■ **Spatial reasoning question data**:
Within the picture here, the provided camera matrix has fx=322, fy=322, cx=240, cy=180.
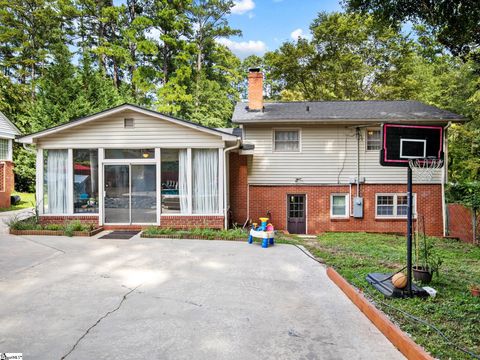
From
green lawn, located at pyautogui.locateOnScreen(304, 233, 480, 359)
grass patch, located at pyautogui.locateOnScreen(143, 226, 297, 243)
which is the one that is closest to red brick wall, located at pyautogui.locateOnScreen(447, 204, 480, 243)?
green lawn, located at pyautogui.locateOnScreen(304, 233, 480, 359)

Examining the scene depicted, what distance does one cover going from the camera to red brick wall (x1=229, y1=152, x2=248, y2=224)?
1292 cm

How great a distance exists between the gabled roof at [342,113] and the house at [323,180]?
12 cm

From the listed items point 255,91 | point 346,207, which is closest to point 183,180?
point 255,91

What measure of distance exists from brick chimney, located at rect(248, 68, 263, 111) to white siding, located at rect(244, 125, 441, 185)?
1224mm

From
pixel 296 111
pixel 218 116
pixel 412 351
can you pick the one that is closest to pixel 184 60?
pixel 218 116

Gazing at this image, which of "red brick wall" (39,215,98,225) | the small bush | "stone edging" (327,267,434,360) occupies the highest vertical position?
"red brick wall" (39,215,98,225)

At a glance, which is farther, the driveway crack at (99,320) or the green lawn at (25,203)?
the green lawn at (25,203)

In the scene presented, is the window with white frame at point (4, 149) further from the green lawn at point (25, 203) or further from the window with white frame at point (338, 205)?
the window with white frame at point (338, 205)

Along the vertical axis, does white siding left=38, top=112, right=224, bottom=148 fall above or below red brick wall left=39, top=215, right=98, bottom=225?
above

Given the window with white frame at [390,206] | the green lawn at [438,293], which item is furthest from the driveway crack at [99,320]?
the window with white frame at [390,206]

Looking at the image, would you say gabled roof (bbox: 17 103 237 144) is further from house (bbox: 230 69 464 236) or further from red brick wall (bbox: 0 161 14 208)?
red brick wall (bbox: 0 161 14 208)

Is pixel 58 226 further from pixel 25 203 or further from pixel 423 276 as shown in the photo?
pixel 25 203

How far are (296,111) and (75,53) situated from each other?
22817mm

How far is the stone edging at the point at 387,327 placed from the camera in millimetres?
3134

■ **Problem**:
Can you quote every row above word for word, leaving out the pictures?

■ **Answer to the exercise**:
Within the picture here, the provided camera matrix has fx=322, fy=322, cx=240, cy=180.
From
green lawn, located at pyautogui.locateOnScreen(304, 233, 480, 359)
grass patch, located at pyautogui.locateOnScreen(143, 226, 297, 243)
which is the one that is closest to red brick wall, located at pyautogui.locateOnScreen(447, 204, 480, 243)?
green lawn, located at pyautogui.locateOnScreen(304, 233, 480, 359)

Examining the scene depicted, what distance does one cover going from the camera to red brick wall (x1=229, y1=152, x2=248, y2=224)?
1292 cm

How great a distance exists between the gabled roof at [342,113] and the house at [323,180]?
12 cm

From the listed items point 255,91 | point 346,207, which is closest to point 183,180?
point 255,91

What measure of distance exists from brick chimney, located at rect(248, 68, 263, 111) to white siding, located at rect(244, 125, 441, 185)?
1224mm

From
pixel 296 111
pixel 218 116
pixel 412 351
can you pick the one that is closest to pixel 184 60?
pixel 218 116

Gazing at this image, which of "red brick wall" (39,215,98,225) | the small bush | "stone edging" (327,267,434,360) occupies the highest vertical position?
"red brick wall" (39,215,98,225)

At a glance, which is farther, the driveway crack at (99,320) or the green lawn at (25,203)?
the green lawn at (25,203)

In the scene presented, is the window with white frame at point (4, 149) further from the green lawn at point (25, 203) or further from the window with white frame at point (338, 205)?
the window with white frame at point (338, 205)

Along the vertical axis, does white siding left=38, top=112, right=224, bottom=148 fall above or below red brick wall left=39, top=215, right=98, bottom=225?
above

Given the window with white frame at [390,206] | the green lawn at [438,293], which item is furthest from the driveway crack at [99,320]?
the window with white frame at [390,206]

Looking at the image, would you say gabled roof (bbox: 17 103 237 144) is further from house (bbox: 230 69 464 236) or further from red brick wall (bbox: 0 161 14 208)?
red brick wall (bbox: 0 161 14 208)

Is pixel 58 226 further from pixel 25 203 or further from pixel 423 276 as shown in the photo?
pixel 25 203

How far are (296,111) and (75,53) situated from each other?
22817mm

How far is the stone edging at the point at 387,327 placed from the camera in millimetres?
3134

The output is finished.